Symonne Torpy is a concept-led creative whose work spans everything from couture-caliber advertising to TikTok-born storytelling. Known for her razor-sharp voice and cultural fluency, she crafts ideas you’ll want to steal and scripts you’ll want to screenshot. Her work blends brand voice, strategic insight, and emotional precision — with zero tolerance for clichés. She currently calls BETC Etoile Rouge her ad agency home.
If you want cultural relevance in luxe today, you don’t buy an ad slot. You write the script. You direct the movie. You are the plot. Audiences aren’t afraid of bingeing hours of content, but they’re skipping conventional ads within the first two seconds. Not because they don’t have the time. They’re fatigued, suspicious of, and saturated by the global consumption machine.
We want our favourite luxury labels to use their enormous budgets to give something back to culture. Make me feel. Make me laugh. Trigger my tears. Change my mindset. Make zeitgeist happen. I want to live in the mind of a creative director, experiencing everything that might have sailed through their mind while they were dreaming up the best goddamn dress I’ve ever worn.
When luxury brands embrace longer formats rather than bombarding us with micro product blasts, it’s a relief. I’m OK with a 15-second short from my mattress salesman, not from my Maison Margiela.
Audiences can smell “branded content” a mile off. But drop them into a Saint Laurent Western, a Gucci art book, or a Dolce & Gabbana Grand Palais expo, and they’re leaning in.
Take On the Wings of Hermès. A 35-minute surrealist performance starring opera-singing Kelly bags, reimagining the myth of Pegasus through puppetry, dance, and live cinema. It toured the world, not as a conventional campaign, but as art. And we ate it up.
Miu Miu’s Women’s Tales, Saint Laurent Productions, and Loewe’s art-house shorts are actively creating couture cinema: custom stories, cut to brand, but made to live. They allow us to enter aspirational universes that feel deeply desirable, because they’re not yelling “buy me”, but immersing us in something worth wanting.
When a brand gets it right, it doesn’t just show up in culture. It champions it, shapes it, and shares the spotlight.
Saint Laurent has hit the right stride. They didn’t just slap their name on a premiere. They founded their own production company. Creative director Anthony Vaccarello is credited as a producer of Saint Laurent Productions, overseeing creative and costume direction. All wardrobe is designed in-house. It’s fashion, baked into the narrative. Director collabs have so far included David Cronenberg, Paolo Sorrentino and Pedro Almodóvar. The films reflect the brand’s identity — raw, intense, seductive — without ever resorting to advertising logic. Saint Laurent is building a cinematic legacy, and delivering what fashiongasms are made of.

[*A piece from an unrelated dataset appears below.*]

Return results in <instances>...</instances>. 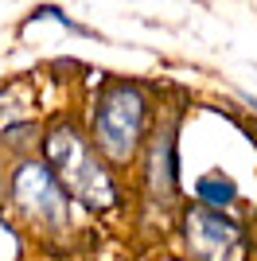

Long-form is one thing — but how do you do brand cinema within the confines of Instagram and TikTok? Alexis Bittar’s Margeaux & Hazel series is the answer. The never-ending story (served up in social-formatted, cliff-hanger-driven bites) is equal parts satire and soap opera. Margeaux’s oversized cuffs scream Upper East Side delusion and grandeur. Hazel’s Lucite hoops channel downtown ambition. And boy, do I want to be both of them! The tone is sharp. The cameos (Cynthia Nixon, Ayumi Perry, Kelly Cutrone) are iconic. It’s a love letter to New York, to fashion, to dysfunction, and of course, to Bittar’s irresistible world.
Even when brands aren’t the original driving force, they can still own a cultural moment. Just look at Barbie. Mattel positioned their CEO as co-producer and turned the film into a marketing masterstroke, activating everything from brand collabs to Barbiecore to a global pink obsession. Once again, Barbie was the maker of her own myth, even if Greta guided the camera.
On the flip side: Duke University’s meltdown over The White Lotus T-shirt cameo was a masterclass in corporate tone-deafness. Their alumni loved it. The world loved it. And Duke came out publicly against it, clutching their pearls about a potentially negative product affiliation. They were invited into the moment, but went Karen on the RSVP.
Another example comes from a brand trying to hijack culture instead of contributing to it. Think Burberry’s Imagined Landscapes on Jeju Island. The mirrored installation tried to merge nature with brand expression but came off as an awkward imposition, criticized for environmental insensitivity and aesthetic intrusion on a UNESCO site. It wasn’t immersive. It was invasive. The problem? Cultural imposition instead of culture-creation. Trend-chasing without meaning. Virality-seeking without depth. The pursuit of clicks without authenticity, love, or generosity.
The golden rule? If you want to create culture, get out of your own way. Don’t be a wolf in sheep’s clothing. Be the very best creator — in couture.